Já a sociedade do espetáculo, conceito cunhado por Guy Debord, revela como a vida real foi substituída por sua representação — uma encenação midiática que transforma até as mazelas sociais em entretenimento. Enquanto vídeos de reborns viralizam nas redes sociais, a situação das crianças em abrigos ou a precariedade das creches públicas vira pano de fundo invisível. O espetáculo nos distrai, nos anestesia, fazendo com que debates urgentes — como a reforma do sistema de adoção ou o investimento em educação básica — sejam eclipsados por narrativas superficiais. Nesse teatro do absurdo, a realidade é apenas um cenário a ser customizado, e suas demandas mais urgentes ficam à espera de um público que nunca para de aplaudir ilusões.
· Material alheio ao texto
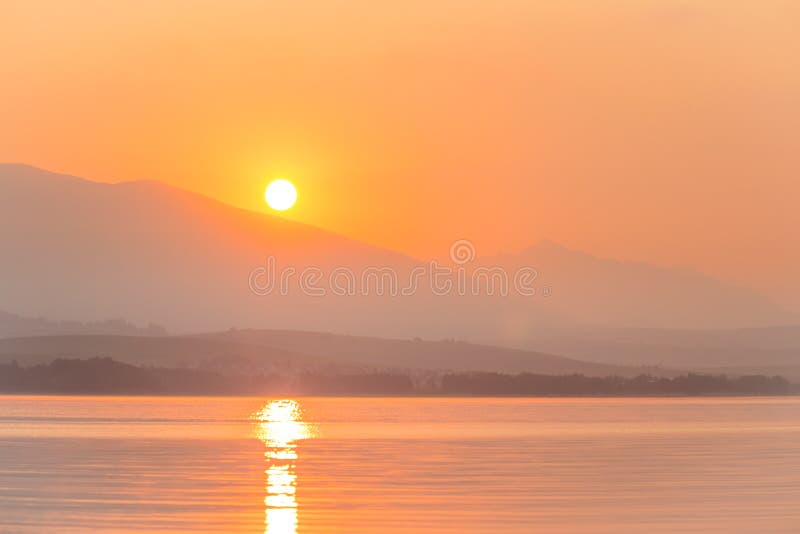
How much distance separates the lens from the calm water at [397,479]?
71.7 feet

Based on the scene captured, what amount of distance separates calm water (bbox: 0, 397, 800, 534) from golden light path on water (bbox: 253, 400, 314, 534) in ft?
0.23

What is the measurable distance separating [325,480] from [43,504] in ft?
18.6

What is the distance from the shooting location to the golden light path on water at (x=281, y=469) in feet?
71.4

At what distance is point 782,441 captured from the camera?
132 ft

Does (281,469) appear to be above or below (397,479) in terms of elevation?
above

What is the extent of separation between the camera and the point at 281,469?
30.5 m

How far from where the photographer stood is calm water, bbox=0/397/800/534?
21.8 metres

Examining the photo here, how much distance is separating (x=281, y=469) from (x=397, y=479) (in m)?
3.44

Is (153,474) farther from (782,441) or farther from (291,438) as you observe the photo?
(782,441)

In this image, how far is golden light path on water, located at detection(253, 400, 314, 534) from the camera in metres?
21.8

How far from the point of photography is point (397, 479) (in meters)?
27.9

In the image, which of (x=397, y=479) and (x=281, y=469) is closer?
(x=397, y=479)

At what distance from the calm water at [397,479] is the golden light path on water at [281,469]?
7 cm

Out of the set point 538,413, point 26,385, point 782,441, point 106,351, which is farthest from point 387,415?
point 106,351
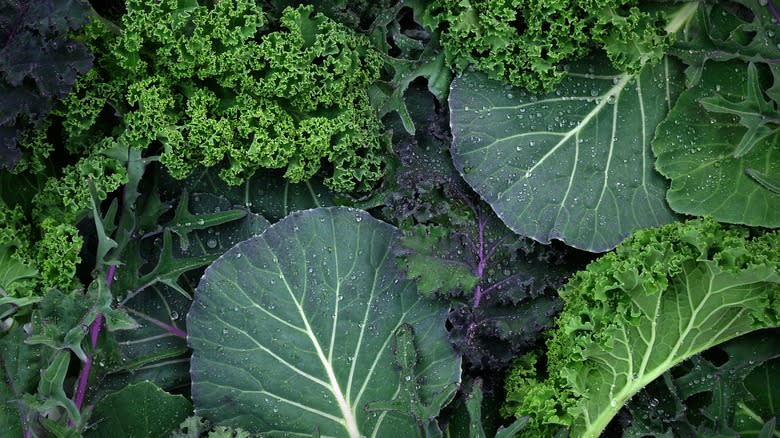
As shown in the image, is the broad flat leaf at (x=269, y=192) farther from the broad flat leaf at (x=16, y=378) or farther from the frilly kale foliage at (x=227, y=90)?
the broad flat leaf at (x=16, y=378)

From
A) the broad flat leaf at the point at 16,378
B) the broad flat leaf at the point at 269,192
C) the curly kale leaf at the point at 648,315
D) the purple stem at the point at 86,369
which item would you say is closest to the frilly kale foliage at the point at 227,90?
the broad flat leaf at the point at 269,192

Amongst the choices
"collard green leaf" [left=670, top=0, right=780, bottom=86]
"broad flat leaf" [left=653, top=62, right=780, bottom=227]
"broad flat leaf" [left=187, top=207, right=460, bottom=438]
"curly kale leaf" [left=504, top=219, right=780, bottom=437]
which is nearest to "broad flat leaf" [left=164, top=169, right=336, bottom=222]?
"broad flat leaf" [left=187, top=207, right=460, bottom=438]

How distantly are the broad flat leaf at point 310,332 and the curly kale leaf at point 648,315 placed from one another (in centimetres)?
38

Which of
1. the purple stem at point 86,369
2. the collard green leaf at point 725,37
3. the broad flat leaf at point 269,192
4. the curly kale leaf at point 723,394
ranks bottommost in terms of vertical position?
the curly kale leaf at point 723,394

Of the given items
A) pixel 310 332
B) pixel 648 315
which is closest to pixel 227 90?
pixel 310 332

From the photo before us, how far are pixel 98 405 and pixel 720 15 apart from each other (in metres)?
2.27

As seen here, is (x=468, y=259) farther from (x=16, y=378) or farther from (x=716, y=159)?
(x=16, y=378)

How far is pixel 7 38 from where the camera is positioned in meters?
2.31

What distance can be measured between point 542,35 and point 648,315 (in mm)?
900

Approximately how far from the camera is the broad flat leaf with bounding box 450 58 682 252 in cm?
271

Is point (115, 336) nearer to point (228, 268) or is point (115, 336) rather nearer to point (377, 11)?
point (228, 268)

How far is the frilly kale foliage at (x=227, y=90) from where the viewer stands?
8.17 ft

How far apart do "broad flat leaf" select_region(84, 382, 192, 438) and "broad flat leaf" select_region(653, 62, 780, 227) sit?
1.71m

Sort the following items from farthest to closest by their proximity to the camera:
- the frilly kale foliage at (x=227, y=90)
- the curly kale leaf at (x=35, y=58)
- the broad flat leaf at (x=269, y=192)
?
1. the broad flat leaf at (x=269, y=192)
2. the frilly kale foliage at (x=227, y=90)
3. the curly kale leaf at (x=35, y=58)
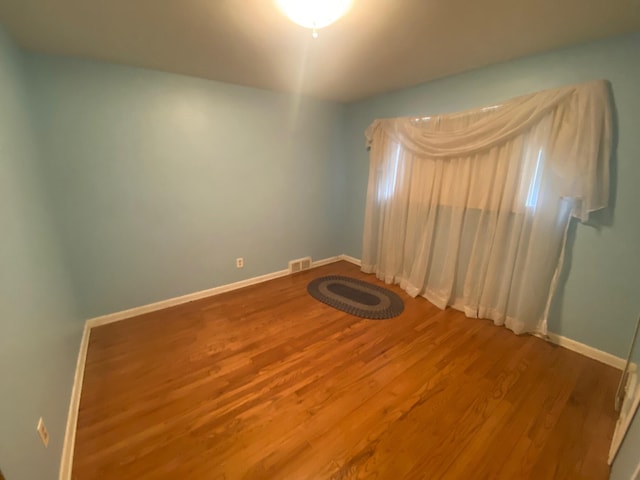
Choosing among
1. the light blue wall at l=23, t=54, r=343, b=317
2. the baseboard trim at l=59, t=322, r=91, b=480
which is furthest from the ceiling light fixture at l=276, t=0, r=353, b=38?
the baseboard trim at l=59, t=322, r=91, b=480

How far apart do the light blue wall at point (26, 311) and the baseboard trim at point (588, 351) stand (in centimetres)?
327

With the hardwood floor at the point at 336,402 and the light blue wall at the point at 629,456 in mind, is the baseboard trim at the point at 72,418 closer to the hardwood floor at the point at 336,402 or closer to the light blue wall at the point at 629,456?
the hardwood floor at the point at 336,402

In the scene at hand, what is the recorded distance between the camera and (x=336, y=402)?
1.64 meters

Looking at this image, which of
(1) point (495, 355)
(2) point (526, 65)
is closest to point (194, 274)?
(1) point (495, 355)

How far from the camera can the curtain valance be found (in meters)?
1.81

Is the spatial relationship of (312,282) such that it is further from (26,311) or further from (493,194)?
(26,311)

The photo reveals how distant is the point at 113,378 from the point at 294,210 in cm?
243

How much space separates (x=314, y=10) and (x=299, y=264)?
9.17ft

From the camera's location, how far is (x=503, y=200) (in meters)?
2.28

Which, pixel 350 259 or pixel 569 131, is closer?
pixel 569 131

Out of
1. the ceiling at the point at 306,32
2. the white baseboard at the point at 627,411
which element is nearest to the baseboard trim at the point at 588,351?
the white baseboard at the point at 627,411

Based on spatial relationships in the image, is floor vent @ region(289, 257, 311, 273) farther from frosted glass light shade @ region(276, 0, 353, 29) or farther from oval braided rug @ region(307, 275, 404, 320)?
frosted glass light shade @ region(276, 0, 353, 29)

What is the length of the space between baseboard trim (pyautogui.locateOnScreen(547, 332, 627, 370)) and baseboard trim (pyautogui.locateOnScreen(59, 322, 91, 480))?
3316mm

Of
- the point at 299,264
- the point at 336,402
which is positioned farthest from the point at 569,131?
the point at 299,264
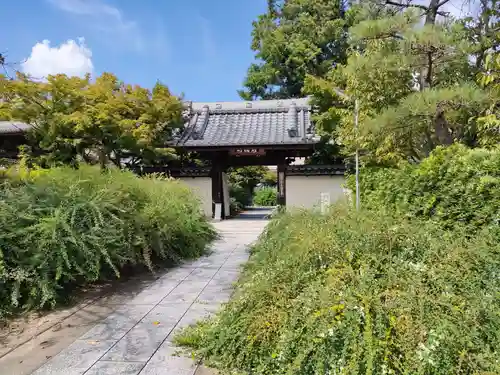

Nesse contexto, não seria exagero dizer que regredimos a uma espécie de panem et circenses — a política do pão e circo que mantinha as massas romanas distraídas enquanto o império enfrentava crises profundas. Hoje, as bonecas reborns, os filtros de realidade virtual e o entretenimento digital cumprem o mesmo papel: anestesiam a consciência coletiva, desviando o olhar das emergências sociais. Enquanto adultos se emocionam com simulacros de maternidade, crianças reais esperam em abrigos superlotados, escolas públicas lutam por recursos mínimos e o sistema de adoção permanece engessado. O “circo” contemporâneo — seja na forma de consumo fetichizado, seja no culto às aparências — garante que as multidões permaneçam passivas, entretidas, mas nunca verdadeiramente mobilizadas para transformar a realidade.

O paradoxo é cruel: quanto mais avançam as tecnologias que simulam a vida, mais arcaicas se tornam nossas respostas aos problemas reais. A sociedade líquida de Bauman dissolve compromissos, a espetacularização de Debord banaliza o sofrimento, e o panem et circenses moderno nos entrega migalhas de prazer instantâneo em troca de nossa indiferença. Que futuro terá um país — ou um mundo — que troca a urgência da infância pela sedução do espetáculo? Enquanto isso, as crianças de carne e osso, aquelas que choram, aprendem e sonham, seguem à margem, esperando que a farsa acabe e a história as enxergue, por fim, como prioridade.

“Que tempos são estes?” – Tempos em que precisamos repetir, incansavelmente: crianças não são objetos de consumo. Cuidar delas não é um hobby — é uma obrigação coletiva e civilizatória.